We certainly can’t start restricting children in a day and an age where they’re getting more and more and more in schools. And what are we going to do? Turn around and say, “Oh! Well, you might be able to use this wonderful machine in school. You can’t use it in your library”? I mean, we’re going to build library users for the future, not alienate them so they never want to come into libraries any more. The one thing we can’t do is to begin to censor children or to limit their ability to have access to the ideas that they feel ready to deal with, and [that] comes earlier and earlier every year.

Can librarians claim on the one hand to be eminently qualified to guide and nourish reading and on the other to claim that they are merely supplying whatever it is the child wants, with no control over whether or not it’s appropriate, such as a 10-year-old bringing books by the Marquis de Sade to the checkout desk?

Judith Krug: I guess I’m really hard-pressed to envision a 10-year-old checking out the Marquis de Sade. I mean, I read it when I was in college and I guess I was really sheltered, but I found it shocking. I wouldn’t have understood it when I was younger, and I can’t believe that children are so much more advanced sexually today than they were then. They are somewhat, but I think one of the things we forget is that young people need certain amounts of experience before they can understand the printed word.

And I guess my own feeling is that if a child of 10 checked out the Marquis de Sade, he or she would probably put it down very fast because they would be very bored. If you don’t understand what you’re reading, you become bored very quickly.

Which, of course, is begging your question. But it’s a hard question, because on the one hand we do have a responsibility to help children expand their thought processes, to expand their horizons and their environments, and I feel that one of the least dangerous ways is through books. If young girls want to know about prostitution, I sure as hell would rather they read a book on prostitution than go out and try it on the street. If a young person wants to know about AIDS or homosexuality, I would much rather they read books about these topics and not try to experiment until they’re old enough to fully understand their actions.

At the same time, I do think we have to work with parents. And in the end, I think it is the parents’ responsibility to tell them what is appropriate. When my mother looked at me and said, “I don’t think you should be reading that,” I guess I didn’t read it. When I found something I guess I didn’t want my children to read, I looked at them and I said, “I don’t think you should be reading this.” And if they did read it, they did it surreptitiously. And if they did, it didn’t hurt them.
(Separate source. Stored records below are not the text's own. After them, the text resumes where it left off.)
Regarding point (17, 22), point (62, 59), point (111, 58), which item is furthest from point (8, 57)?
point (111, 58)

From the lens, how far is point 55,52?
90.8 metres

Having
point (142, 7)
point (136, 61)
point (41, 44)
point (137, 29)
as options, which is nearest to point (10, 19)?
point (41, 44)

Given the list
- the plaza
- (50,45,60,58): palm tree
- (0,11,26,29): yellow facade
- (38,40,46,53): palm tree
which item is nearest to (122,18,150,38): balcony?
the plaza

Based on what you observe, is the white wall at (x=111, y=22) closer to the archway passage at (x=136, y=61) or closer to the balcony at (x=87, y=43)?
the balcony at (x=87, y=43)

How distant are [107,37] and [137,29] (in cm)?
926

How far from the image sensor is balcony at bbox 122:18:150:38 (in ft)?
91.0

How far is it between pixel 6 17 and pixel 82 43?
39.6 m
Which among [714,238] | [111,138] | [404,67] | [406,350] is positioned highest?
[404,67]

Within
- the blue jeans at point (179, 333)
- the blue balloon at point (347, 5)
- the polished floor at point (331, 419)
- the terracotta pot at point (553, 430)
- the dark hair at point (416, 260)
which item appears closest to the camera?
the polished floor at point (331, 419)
I always, always, come down on the side of less control over materials and information that you can find in the library, and providing more opportunity for people to expand their horizons by reading and listening and viewing more widely rather than less widely.
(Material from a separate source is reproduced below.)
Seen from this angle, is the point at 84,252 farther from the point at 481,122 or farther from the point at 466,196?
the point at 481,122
If a school librarian who’s working in a district with a lot of gang problems has a selection policy that omits materials on handguns and weaponry, would you consider her to be practicing censorship? In other words, where does selection policy end and where does censorship begin?
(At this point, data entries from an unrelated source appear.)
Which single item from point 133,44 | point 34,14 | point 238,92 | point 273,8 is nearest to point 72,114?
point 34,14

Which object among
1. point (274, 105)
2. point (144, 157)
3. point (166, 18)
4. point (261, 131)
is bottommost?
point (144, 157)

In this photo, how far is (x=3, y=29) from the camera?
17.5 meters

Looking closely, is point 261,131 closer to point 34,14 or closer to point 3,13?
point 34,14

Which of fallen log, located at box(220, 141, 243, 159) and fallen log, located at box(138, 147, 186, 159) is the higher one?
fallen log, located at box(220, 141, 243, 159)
Judith Krug: Another hard question. It’s interesting, though, because the first thing I thought about is, what are you doing about the encyclopedias? The truth is, there’s no way to eliminate all the information. There’s no way to sanitize your collection. And I would rather control the kind of information I bring in. There are legitimate materials that deal with handguns and weaponry that probably should be in the library.

There is a real fine line between censorship and selection, and we have to be very cognizant of that line. And I guess in the end, I still go back to Lester Asheim’s definition. [In 1953] he said that in selection, we try to identify one reason to include the material in your collection, whereas with censorship you only need one reason to exclude it. And to, me that says it all. The one reason to include material outweighs multiple reasons to exclude it.

Posted on April 17, 2009; corrected April 21, 2009.